*Dataset:*
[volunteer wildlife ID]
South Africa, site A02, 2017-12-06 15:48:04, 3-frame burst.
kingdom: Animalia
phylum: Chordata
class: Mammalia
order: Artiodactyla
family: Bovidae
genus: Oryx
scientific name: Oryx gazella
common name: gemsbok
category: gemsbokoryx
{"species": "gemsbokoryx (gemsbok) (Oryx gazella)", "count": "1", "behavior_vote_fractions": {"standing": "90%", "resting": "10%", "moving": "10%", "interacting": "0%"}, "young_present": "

*Required work:* The complete data is to be transcribed verbatim.

*Answer to the problem:*
[volunteer wildlife ID]
South Africa, site A02, 2017-12-06 15:48:04, 3-frame burst.
kingdom: Animalia
phylum: Chordata
class: Mammalia
order: Artiodactyla
family: Bovidae
genus: Oryx
scientific name: Oryx gazella
common name: gemsbok
category: gemsbokoryx
{"species": "gemsbokoryx (gemsbok) (Oryx gazella)", "count": "1", "behavior_vote_fractions": {"standing": "90%", "resting": "10%", "moving": "10%", "interacting": "0%"}, "young_present": "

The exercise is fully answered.